Cosmonaut is an offbeat and touching story of a teenage girl and her brother in '60s Italy, the products of a family of activists at a time when the communists had an outside chance of at least being part of a coalition government.
As such, the Italian Communist Youth League is something of a community centre for the earnest Luciana (Marianna Raschilla), so much so that her best "frenemy" from school decides to join with her because it seems like a place to meet cute boys.
For her part, Luciana, and her adored, maladroit, epilepsy-stricken brother Arturo (Pietro Del Giudice) share an obsession with the Soviet space program that dates back to their childhoods and the launch of Sputnik. They memorize every Vostok mission, and Luciana dreams about the day a woman will be sent in space. (Director Susanna Nicchiarelli punctuates the film with the familiar beepy ship-to-Earth communication noises and crackles, and footage of various Russian space missions, and times the last act with the groundbreaking launch of woman cosmonaut Valentina Tereshkova.)

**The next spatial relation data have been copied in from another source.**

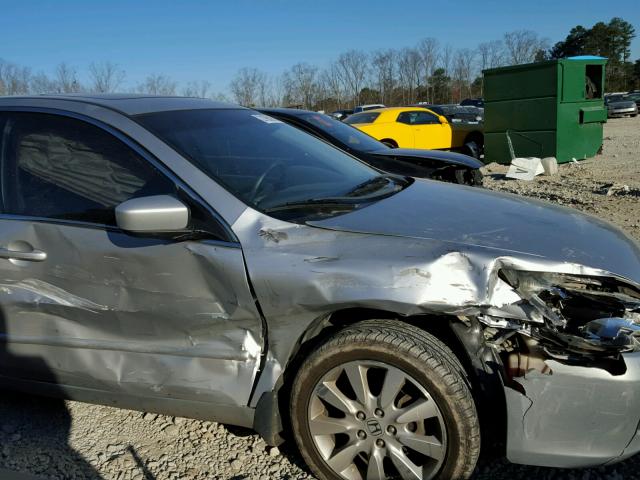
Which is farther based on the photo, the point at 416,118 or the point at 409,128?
the point at 416,118

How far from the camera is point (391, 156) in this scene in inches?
265

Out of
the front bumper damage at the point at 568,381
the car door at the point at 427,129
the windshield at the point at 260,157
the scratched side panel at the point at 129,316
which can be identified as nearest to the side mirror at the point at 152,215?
the scratched side panel at the point at 129,316

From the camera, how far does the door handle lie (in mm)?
2715

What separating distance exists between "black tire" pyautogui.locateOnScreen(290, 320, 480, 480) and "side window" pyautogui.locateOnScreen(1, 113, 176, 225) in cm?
105

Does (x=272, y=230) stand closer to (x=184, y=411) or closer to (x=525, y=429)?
(x=184, y=411)

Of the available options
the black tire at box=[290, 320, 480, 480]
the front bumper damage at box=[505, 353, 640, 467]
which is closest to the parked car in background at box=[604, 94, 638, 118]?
the front bumper damage at box=[505, 353, 640, 467]

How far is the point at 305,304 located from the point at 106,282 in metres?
0.96

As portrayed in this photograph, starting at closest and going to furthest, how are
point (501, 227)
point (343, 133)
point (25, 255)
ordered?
point (501, 227), point (25, 255), point (343, 133)

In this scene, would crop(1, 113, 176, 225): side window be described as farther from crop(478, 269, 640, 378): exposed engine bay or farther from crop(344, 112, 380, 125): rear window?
crop(344, 112, 380, 125): rear window

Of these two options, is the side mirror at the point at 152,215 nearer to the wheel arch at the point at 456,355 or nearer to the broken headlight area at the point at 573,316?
the wheel arch at the point at 456,355

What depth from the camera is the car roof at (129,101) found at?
2910 mm

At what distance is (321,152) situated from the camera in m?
3.60

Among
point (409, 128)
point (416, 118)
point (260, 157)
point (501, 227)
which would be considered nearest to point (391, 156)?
point (260, 157)

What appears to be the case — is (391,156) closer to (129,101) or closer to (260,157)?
(260,157)
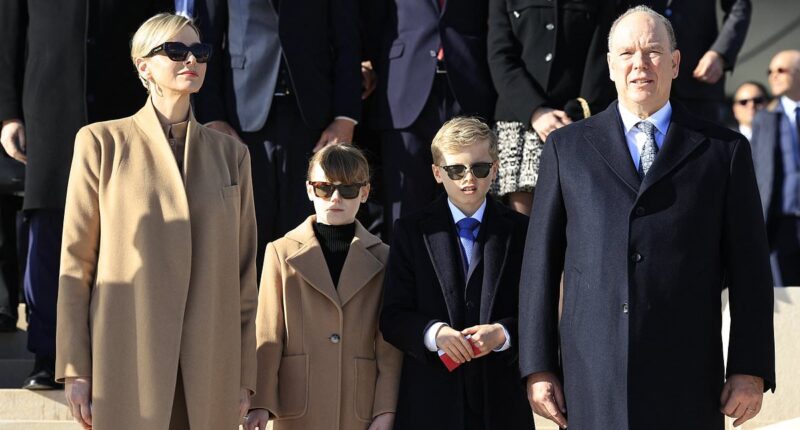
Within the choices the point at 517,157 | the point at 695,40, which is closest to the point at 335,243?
the point at 517,157

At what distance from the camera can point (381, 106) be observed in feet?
20.9

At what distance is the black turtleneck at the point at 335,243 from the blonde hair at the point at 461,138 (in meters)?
0.45

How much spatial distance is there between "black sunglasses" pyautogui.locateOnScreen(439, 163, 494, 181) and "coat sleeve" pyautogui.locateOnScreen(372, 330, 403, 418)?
25.8 inches

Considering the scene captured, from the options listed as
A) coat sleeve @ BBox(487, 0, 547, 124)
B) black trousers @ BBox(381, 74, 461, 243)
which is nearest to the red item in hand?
black trousers @ BBox(381, 74, 461, 243)

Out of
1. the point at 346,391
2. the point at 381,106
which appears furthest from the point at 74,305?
the point at 381,106

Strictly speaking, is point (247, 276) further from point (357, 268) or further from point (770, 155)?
point (770, 155)

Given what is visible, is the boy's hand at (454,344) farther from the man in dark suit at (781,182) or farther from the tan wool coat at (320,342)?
the man in dark suit at (781,182)

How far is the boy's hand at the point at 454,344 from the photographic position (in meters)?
4.50

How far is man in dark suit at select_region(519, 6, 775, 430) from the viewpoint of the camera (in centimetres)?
400

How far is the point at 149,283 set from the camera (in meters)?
4.31

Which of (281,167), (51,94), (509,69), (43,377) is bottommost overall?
(43,377)

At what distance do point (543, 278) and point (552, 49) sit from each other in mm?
2299

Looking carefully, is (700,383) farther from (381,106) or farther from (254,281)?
(381,106)

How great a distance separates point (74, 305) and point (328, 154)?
1.17 m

Their obsession makes them misanthropes in the Youth League that is their second home. Arturo is considered a geek, and is bullied. And Luciana is not taken seriously and subjected to piggish comments in a milieu that is clearly chauvinist, despite all the rhetoric of comrades and equality. "They ignore me, and when I say something they like, they pretend it's their idea," she complains.
Nobody really buys the notion that the space program is symbolic of anything, leaving Luciana and Arturo alone in their excited space talk.

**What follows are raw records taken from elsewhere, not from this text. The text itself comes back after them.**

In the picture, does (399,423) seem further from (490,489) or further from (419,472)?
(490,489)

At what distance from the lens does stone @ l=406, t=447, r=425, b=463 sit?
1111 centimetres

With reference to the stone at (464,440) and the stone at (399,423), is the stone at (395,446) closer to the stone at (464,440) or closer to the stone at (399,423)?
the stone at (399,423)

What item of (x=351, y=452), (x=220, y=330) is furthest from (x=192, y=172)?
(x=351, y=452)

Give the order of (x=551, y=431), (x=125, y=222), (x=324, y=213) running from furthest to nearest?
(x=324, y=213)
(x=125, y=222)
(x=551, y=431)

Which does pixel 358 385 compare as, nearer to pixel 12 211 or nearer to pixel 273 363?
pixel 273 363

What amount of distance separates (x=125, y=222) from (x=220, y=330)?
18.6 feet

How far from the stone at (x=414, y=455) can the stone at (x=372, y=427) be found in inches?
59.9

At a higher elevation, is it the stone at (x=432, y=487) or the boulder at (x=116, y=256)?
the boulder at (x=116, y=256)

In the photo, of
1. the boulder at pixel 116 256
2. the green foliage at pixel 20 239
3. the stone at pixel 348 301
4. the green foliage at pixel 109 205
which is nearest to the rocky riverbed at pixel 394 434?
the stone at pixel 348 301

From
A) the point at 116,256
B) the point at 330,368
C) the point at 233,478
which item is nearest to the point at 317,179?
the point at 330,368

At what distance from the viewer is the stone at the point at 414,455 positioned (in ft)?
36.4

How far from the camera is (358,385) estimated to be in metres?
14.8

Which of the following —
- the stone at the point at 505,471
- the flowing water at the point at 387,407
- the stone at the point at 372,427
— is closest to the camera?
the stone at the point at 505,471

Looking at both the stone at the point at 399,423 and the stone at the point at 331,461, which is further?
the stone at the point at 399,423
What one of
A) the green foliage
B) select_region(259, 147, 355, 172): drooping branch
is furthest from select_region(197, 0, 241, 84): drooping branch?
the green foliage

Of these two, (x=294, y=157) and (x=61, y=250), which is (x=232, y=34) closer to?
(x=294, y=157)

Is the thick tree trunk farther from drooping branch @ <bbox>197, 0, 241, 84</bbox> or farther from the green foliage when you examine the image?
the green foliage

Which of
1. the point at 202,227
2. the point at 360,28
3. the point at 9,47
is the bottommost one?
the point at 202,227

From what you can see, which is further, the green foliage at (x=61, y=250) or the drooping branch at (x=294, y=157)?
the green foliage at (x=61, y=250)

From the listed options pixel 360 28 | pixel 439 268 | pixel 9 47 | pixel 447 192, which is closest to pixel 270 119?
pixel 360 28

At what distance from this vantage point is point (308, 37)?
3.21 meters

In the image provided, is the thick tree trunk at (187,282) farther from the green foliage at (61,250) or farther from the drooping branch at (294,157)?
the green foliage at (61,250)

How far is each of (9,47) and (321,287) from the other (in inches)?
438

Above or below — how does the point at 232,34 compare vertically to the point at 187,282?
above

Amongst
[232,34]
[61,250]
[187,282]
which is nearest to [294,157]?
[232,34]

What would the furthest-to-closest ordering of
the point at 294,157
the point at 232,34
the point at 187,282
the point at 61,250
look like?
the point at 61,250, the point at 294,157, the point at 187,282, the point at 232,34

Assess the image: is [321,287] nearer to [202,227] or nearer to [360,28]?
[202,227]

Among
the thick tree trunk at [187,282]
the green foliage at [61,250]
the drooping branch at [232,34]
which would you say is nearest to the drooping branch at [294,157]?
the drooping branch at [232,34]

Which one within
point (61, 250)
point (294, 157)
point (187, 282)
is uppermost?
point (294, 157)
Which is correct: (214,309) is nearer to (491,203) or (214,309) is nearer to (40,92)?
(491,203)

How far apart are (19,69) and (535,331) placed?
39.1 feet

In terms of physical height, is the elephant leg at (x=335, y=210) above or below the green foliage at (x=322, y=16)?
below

Human nature, however, begins to unravel their microcosmic communist utopia. Luciana plays with the affections of a dutiful, overweight young comrade, while lusting after one of the young speech-making firebrands (who, in turn, is snogging the aforementioned frenemy). Disruptive sexual politics is dismaying enough for the adult communist mentors Leonarda and Marisa (Angelo Orlando and director Nicchiarelli) but the dogma really hits the fan when some of the kids take it upon themselves to vandalize the headquarters of the hated Socialists, attracting the interest of the police.
Meanwhile, back at home, Luciana and Arturo's widowed mother (Claudia Pandolfi) has married a decided non-leftist authoritarian, who takes a dim view of communist social activities for teenage girls.

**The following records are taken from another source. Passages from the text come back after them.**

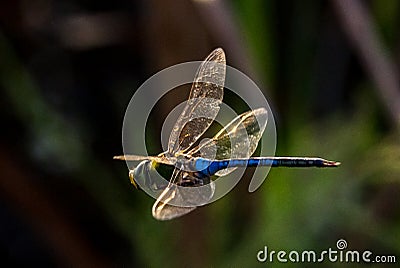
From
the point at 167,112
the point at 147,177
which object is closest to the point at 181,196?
the point at 147,177

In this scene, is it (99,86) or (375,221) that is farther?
(99,86)

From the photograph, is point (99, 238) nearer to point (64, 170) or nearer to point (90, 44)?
point (64, 170)

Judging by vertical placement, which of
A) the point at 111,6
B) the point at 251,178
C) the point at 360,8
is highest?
the point at 111,6

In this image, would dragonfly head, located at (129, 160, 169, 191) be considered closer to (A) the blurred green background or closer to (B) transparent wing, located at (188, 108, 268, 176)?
(B) transparent wing, located at (188, 108, 268, 176)

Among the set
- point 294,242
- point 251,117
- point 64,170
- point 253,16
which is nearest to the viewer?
point 251,117

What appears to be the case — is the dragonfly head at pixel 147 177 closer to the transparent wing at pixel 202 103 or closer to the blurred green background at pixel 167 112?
the transparent wing at pixel 202 103

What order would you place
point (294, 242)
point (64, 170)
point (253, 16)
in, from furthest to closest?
point (64, 170) < point (253, 16) < point (294, 242)

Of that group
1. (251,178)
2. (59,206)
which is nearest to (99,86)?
(59,206)

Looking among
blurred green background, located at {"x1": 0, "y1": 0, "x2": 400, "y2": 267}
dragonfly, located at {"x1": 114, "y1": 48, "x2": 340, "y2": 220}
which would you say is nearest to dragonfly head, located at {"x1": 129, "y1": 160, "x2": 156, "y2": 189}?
dragonfly, located at {"x1": 114, "y1": 48, "x2": 340, "y2": 220}

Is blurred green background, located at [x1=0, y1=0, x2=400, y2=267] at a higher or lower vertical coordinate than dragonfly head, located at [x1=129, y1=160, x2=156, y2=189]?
higher
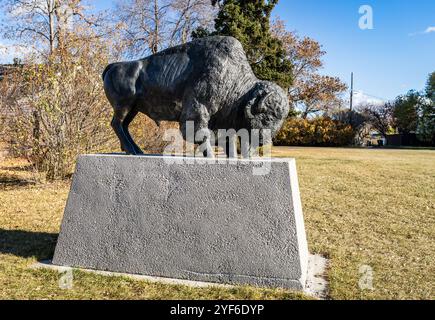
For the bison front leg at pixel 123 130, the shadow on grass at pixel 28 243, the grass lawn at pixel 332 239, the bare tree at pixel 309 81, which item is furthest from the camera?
the bare tree at pixel 309 81

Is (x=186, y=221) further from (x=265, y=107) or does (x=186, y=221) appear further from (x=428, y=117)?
(x=428, y=117)

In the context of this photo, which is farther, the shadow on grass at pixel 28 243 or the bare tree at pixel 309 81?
the bare tree at pixel 309 81

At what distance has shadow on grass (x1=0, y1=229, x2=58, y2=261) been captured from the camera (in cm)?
476

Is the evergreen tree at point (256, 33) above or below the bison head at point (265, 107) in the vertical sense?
above

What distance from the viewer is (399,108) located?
3994 cm

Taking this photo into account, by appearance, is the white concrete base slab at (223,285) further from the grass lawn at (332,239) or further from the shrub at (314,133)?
the shrub at (314,133)

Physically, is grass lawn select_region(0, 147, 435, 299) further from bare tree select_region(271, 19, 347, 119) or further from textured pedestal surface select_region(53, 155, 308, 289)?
bare tree select_region(271, 19, 347, 119)

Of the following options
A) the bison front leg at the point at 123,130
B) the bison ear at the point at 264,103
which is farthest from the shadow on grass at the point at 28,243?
the bison ear at the point at 264,103

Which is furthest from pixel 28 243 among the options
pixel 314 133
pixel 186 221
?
pixel 314 133

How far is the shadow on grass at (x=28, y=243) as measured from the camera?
15.6 ft

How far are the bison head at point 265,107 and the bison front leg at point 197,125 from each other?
1.48 ft

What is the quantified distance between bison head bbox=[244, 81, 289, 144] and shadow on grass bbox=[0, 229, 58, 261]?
2.90 metres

It all seems headed for some kind of tragic flashpoint, but, as a director, Nicchiarelli is not that kind of drama queen. Cosmonaut is a slice-of-life film from a time and place now lost. It places the template of teen soap opera against the kind of idealism that once fueled the embrace of communism (the theoretical kind of communism at least, where everything works out splendidly).
And as Luciana's missteps prove, Marxism isn't the only thing in life that doesn't necessarily work out as planned.